About 15 years later, in the summer of 1909, after Minto had spent some time in Portland, workers excavating for his second home found evidence that a brewery had been there!
BURIED BOOZE OF YEARS AGO
WORKMEN MAKE AROMATIC FIND NEAR THE NEW HOME OF JOHN MINTO
PICK-AXE WREAKS SAD HAVOC UNDER VERY EYES OF THE WORKMAN
While workmen were clearing the ground on Mission street for the new home of Hon. John Minto, former postmaster of Portland, who, by the way, has come to Salem to live, and were te[a]ring down the old building that in bye gone days was used as a brewery, and in which the now celebrated Salem beer was first manufactured, an old bottle full of fine, good beer was unearthed. That they made good beer in those old days, not less than twenty years ago, was evidenced by the fact that this bottle was well preserved and had gained in quality since its manufacture. The bottle was unearthed by a pick-axe and was broken but the aroma that issued made the mouths of the men water like as they had never watered before. Lying in the cool bosom of the earth for so many years it bore evidence that hop juice was well made then.
Besides myriads of broken beer bottles, there seems to be millions of bricks and brick bats. That old house was first used as a brewery about forty years ago, and furnished the "joy juice" for the early fathers of old Salem. Inside the house there were several old U.S. Licenses for brewers of malt liquors. Many old timers will remember this historical building which now passes out of existence and lives only in the memory of man.
According to Ben Maxwell, writing in 1946, in 1866 Louis Westacott and a person named Miller
started a small brewery at the foot of Mission street, then a county road. Westacott died May 23, 1889....Westacott's brewery in 1870 represented an investment of $5000. Horse power was used to operate pumps, the malt mill, and other machinery. Wages for the year amounted to $700 and lager beer was produced to the value of $4500.
In this 1895 map, the house directly south of the brewery on Saginaw sits on what I believe was Minto's property (at least by 1909 it was), but the footprint is not that of his 1869 original home.
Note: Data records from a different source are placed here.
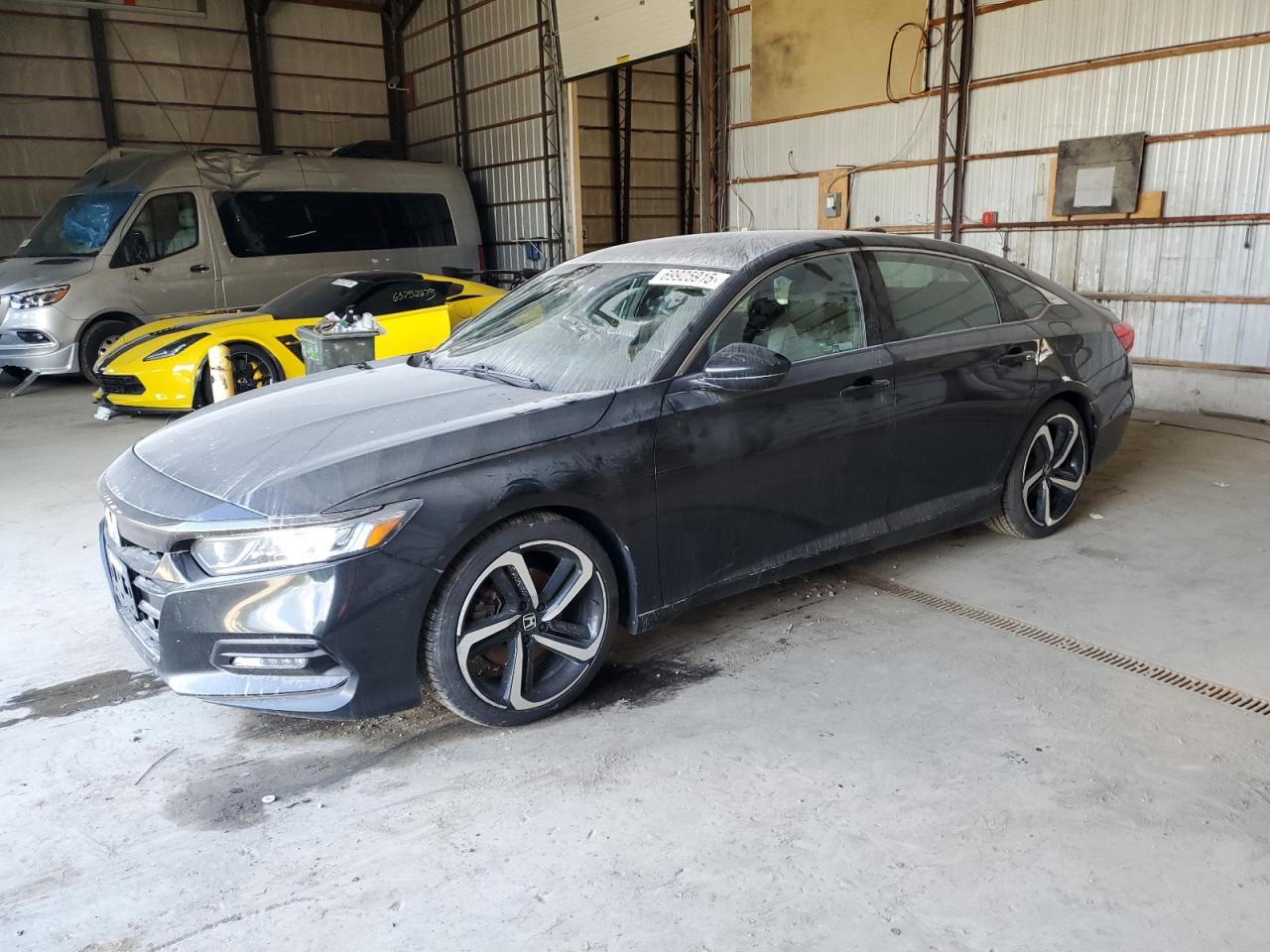 HONDA ACCORD SPORT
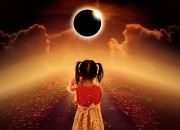 2 de Julho - Lua Nova e Eclipse Solar em Caranguejo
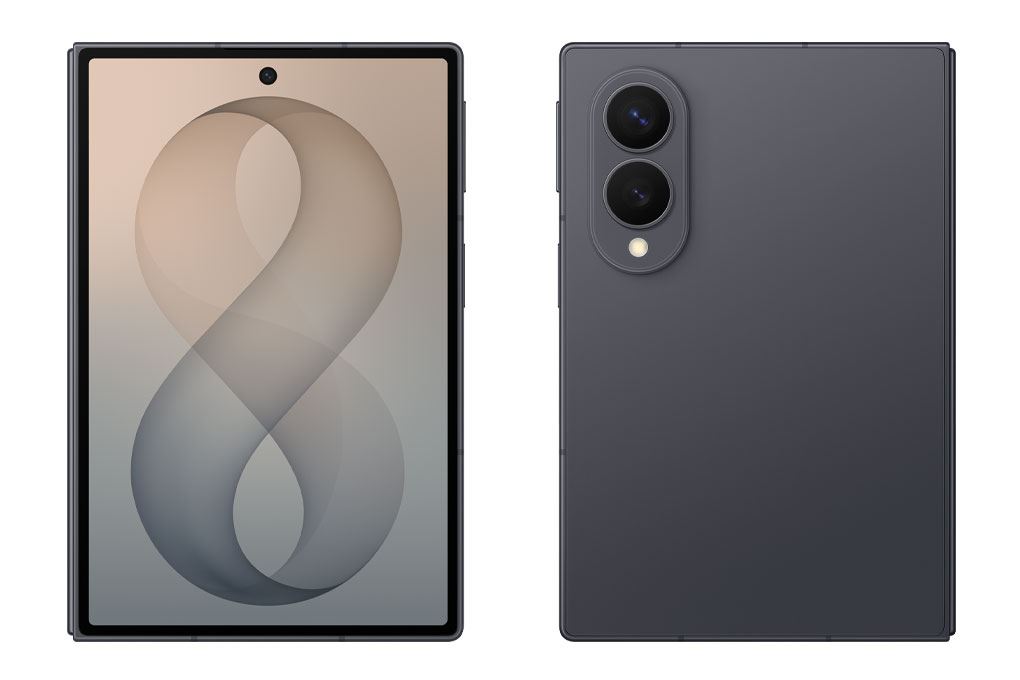 Điện thoại Samsung Galaxy Z Fold8 12GB/256GB Màu Đen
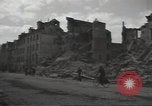 Image civils français CAEN France, 1944, de la seconde 14 séquences d'archives historiques vidéo 65675075101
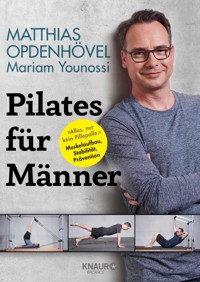 Pilates für Männer - Matthias Opdenhövel - E-Book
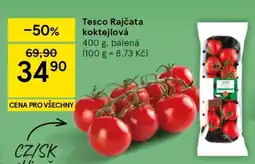 Tesco Tesco Rajčata koktejlová nabídka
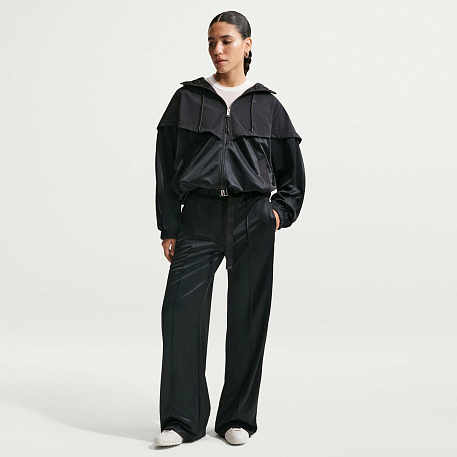 Брюки NIKE W NSW BELTED PINTUCK PANT MOD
Today, the Meridian's parking lot sits on the site of the brewery. Around the corner, there are three standing houses associated with John Minto on the corner of Mission and Saginaw.
The addresses and building dates are somewhat confusing. 835/821 Saginaw in particular have not been used consistently, and a 1926 map suggests the second lot from the corner used both addresses at various times. Additionally, houses may have been moved. And more than one house may have been torn down on the site. It is not clear that the house built in 1909/10 is still standing: Two of the standing houses are associated with the 1920s, and the first with 1869.
In any event, in 1915 Minto died in a house at 821 Saginaw, which appears to be the one built in 1909/10, not the first one - and certainly not the ones from the 1920s!
As for the article's claim the Salem beer was first manufactured there, according to Maxwell in 1946, Samuel Adolph had been the first brewer in Salem, not Westacott, and started brewing in 1862 at Church and Trade. It may not be possible to settle the question definitively.
The idea of the old beer being sound is interesting. Jared has written about crazy hopping rates circa 1870, and the fact that after 20 or more years the beer was still aromatic (accounting for some newsy hyperbole, of course) suggests the beer here might also have been more highly hopped, malted, and alcoholic than the light industrial lagers against which craft brewers have defined themselves.